*What is required*
Only the images are to be dropped; the records themselves must be repeated exactly.
────
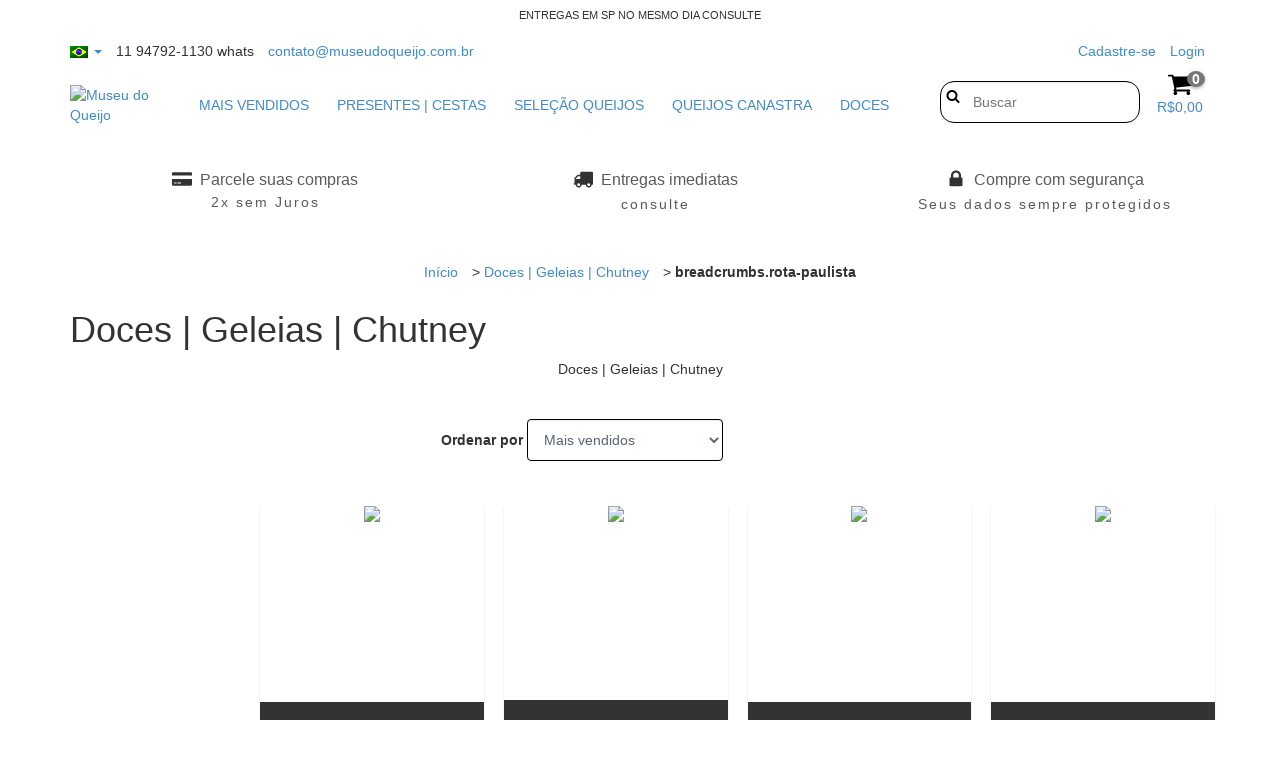

--- FILE ---
content_type: text/plain
request_url: https://www.google-analytics.com/j/collect?v=1&_v=j102&a=1836927829&t=pageview&_s=1&dl=https%3A%2F%2Fwww.museudoqueijo.com.br%2Fdoce%2Frota-paulista%2F&ul=en-us%40posix&dt=Doce&sr=1280x720&vp=1280x720&_u=aGBAgEIJAAAAACAMI~&jid=643188193&gjid=299679405&cid=1564587585.1769353585&tid=UA-177871924-1&_gid=450597898.1769353585&_slc=1&il1nm=category&il1pi1id=112786895&il1pi1nm=Goiabada%20Cremosa%20Z%C3%A9lia%20400g&il1pi1ps=1&il1pi1ca=Doces%20%7C%20Geleias%20%7C%20Chutney&il1pi2id=256355085&il1pi2nm=Mangada%20jatiboca%20500g&il1pi2ps=2&il1pi2ca=Doces%20%7C%20Geleias%20%7C%20Chutney&il1pi3id=112792994&il1pi3nm=Mel%20Puro%20Canastra%20Sache%20300g&il1pi3ps=3&il1pi3ca=Doces%20%7C%20Geleias%20%7C%20Chutney&il1pi4id=112797252&il1pi4nm=Doce%20de%20Pa%C3%A7oca%20Mineira%20300g&il1pi4ps=4&il1pi4ca=Doces%20%7C%20Geleias%20%7C%20Chutney&il1pi5id=221080940&il1pi5nm=GELEIAS%20DE%20DAMASCO%2C%20AMENDOAS%20E%20COINTREAU%20160G&il1pi5ps=5&il1pi5ca=Doces%20%7C%20Geleias%20%7C%20Chutney&il1pi6id=221079308&il1pi6nm=GELEIAS%20DE%20FRUTAS%20VERMELHAS%20160G&il1pi6ps=6&il1pi6ca=Doces%20%7C%20Geleias%20%7C%20Chutney&il1pi7id=210592895&il1pi7nm=Doce%20de%20Mam%C3%A3o%20Rolinho%20320g&il1pi7ps=7&il1pi7ca=Doces%20%7C%20Geleias%20%7C%20Chutney&il1pi8id=112798603&il1pi8nm=Goiabada%20Casc%C3%A3o%20500g&il1pi8ps=8&il1pi8ca=Doces%20%7C%20Geleias%20%7C%20Chutney&il1pi9id=112794330&il1pi9nm=MELADO%20ARTESANAL%20380G&il1pi9ps=9&il1pi9ca=Doces%20%7C%20Geleias%20%7C%20Chutney&il1pi10id=240138744&il1pi10nm=Goiabada%20Cremosa%20V%C3%B3%20Olavo%20300g&il1pi10ps=10&il1pi10ca=Doces%20%7C%20Geleias%20%7C%20Chutney&il1pi11id=168902155&il1pi11nm=KIT%20GELEIAS%20DE%20FRUTAS&il1pi11ps=11&il1pi11ca=Doces%20%7C%20Geleias%20%7C%20Chutney&il1pi12id=112802720&il1pi12nm=Geleia%20de%20Pimenta%20Gourmet%20com%20Defumada%20e%20Mel&il1pi12ps=12&il1pi12ca=Doces%20%7C%20Geleias%20%7C%20Chutney&il1pi13id=112797275&il1pi13nm=Doce%20de%20Leite%20em%20Barra%20500g&il1pi13ps=13&il1pi13ca=Doces%20%7C%20Geleias%20%7C%20Chutney&il1pi14id=286584572&il1pi14nm=Geleia%20de%20Mexerica%20Sabor%20que%20apaixona&il1pi14ps=14&il1pi14ca=Doces%20%7C%20Geleias%20%7C%20Chutney&il1pi15id=221079737&il1pi15nm=GELEIA%20DE%20MORANGO%20CACAU%20E%20VINHO%20TINTO%20160G&il1pi15ps=15&il1pi15ca=Doces%20%7C%20Geleias%20%7C%20Chutney&il1pi16id=221078291&il1pi16nm=GELEIAS%20DE%20FRUTAS%20NEGRAS%20160G&il1pi16ps=16&il1pi16ca=Doces%20%7C%20Geleias%20%7C%20Chutney&z=1088590724
body_size: -452
content:
2,cG-X2J2PD4YBC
────
*Exercise result*
--- FILE ---
content_type: text/plain
request_url: https://www.google-analytics.com/j/collect?v=1&_v=j102&a=1836927829&t=pageview&_s=1&dl=https%3A%2F%2Fwww.museudoqueijo.com.br%2Fdoce%2Frota-paulista%2F&ul=en-us%40posix&dt=Doce&sr=1280x720&vp=1280x720&_u=aGBAgEIJAAAAACAMI~&jid=643188193&gjid=299679405&cid=1564587585.1769353585&tid=UA-177871924-1&_gid=450597898.1769353585&_slc=1&il1nm=category&il1pi1id=112786895&il1pi1nm=Goiabada%20Cremosa%20Z%C3%A9lia%20400g&il1pi1ps=1&il1pi1ca=Doces%20%7C%20Geleias%20%7C%20Chutney&il1pi2id=256355085&il1pi2nm=Mangada%20jatiboca%20500g&il1pi2ps=2&il1pi2ca=Doces%20%7C%20Geleias%20%7C%20Chutney&il1pi3id=112792994&il1pi3nm=Mel%20Puro%20Canastra%20Sache%20300g&il1pi3ps=3&il1pi3ca=Doces%20%7C%20Geleias%20%7C%20Chutney&il1pi4id=112797252&il1pi4nm=Doce%20de%20Pa%C3%A7oca%20Mineira%20300g&il1pi4ps=4&il1pi4ca=Doces%20%7C%20Geleias%20%7C%20Chutney&il1pi5id=221080940&il1pi5nm=GELEIAS%20DE%20DAMASCO%2C%20AMENDOAS%20E%20COINTREAU%20160G&il1pi5ps=5&il1pi5ca=Doces%20%7C%20Geleias%20%7C%20Chutney&il1pi6id=221079308&il1pi6nm=GELEIAS%20DE%20FRUTAS%20VERMELHAS%20160G&il1pi6ps=6&il1pi6ca=Doces%20%7C%20Geleias%20%7C%20Chutney&il1pi7id=210592895&il1pi7nm=Doce%20de%20Mam%C3%A3o%20Rolinho%20320g&il1pi7ps=7&il1pi7ca=Doces%20%7C%20Geleias%20%7C%20Chutney&il1pi8id=112798603&il1pi8nm=Goiabada%20Casc%C3%A3o%20500g&il1pi8ps=8&il1pi8ca=Doces%20%7C%20Geleias%20%7C%20Chutney&il1pi9id=112794330&il1pi9nm=MELADO%20ARTESANAL%20380G&il1pi9ps=9&il1pi9ca=Doces%20%7C%20Geleias%20%7C%20Chutney&il1pi10id=240138744&il1pi10nm=Goiabada%20Cremosa%20V%C3%B3%20Olavo%20300g&il1pi10ps=10&il1pi10ca=Doces%20%7C%20Geleias%20%7C%20Chutney&il1pi11id=168902155&il1pi11nm=KIT%20GELEIAS%20DE%20FRUTAS&il1pi11ps=11&il1pi11ca=Doces%20%7C%20Geleias%20%7C%20Chutney&il1pi12id=112802720&il1pi12nm=Geleia%20de%20Pimenta%20Gourmet%20com%20Defumada%20e%20Mel&il1pi12ps=12&il1pi12ca=Doces%20%7C%20Geleias%20%7C%20Chutney&il1pi13id=112797275&il1pi13nm=Doce%20de%20Leite%20em%20Barra%20500g&il1pi13ps=13&il1pi13ca=Doces%20%7C%20Geleias%20%7C%20Chutney&il1pi14id=286584572&il1pi14nm=Geleia%20de%20Mexerica%20Sabor%20que%20apaixona&il1pi14ps=14&il1pi14ca=Doces%20%7C%20Geleias%20%7C%20Chutney&il1pi15id=221079737&il1pi15nm=GELEIA%20DE%20MORANGO%20CACAU%20E%20VINHO%20TINTO%20160G&il1pi15ps=15&il1pi15ca=Doces%20%7C%20Geleias%20%7C%20Chutney&il1pi16id=221078291&il1pi16nm=GELEIAS%20DE%20FRUTAS%20NEGRAS%20160G&il1pi16ps=16&il1pi16ca=Doces%20%7C%20Geleias%20%7C%20Chutney&z=1088590724
body_size: -452
content:
2,cG-X2J2PD4YBC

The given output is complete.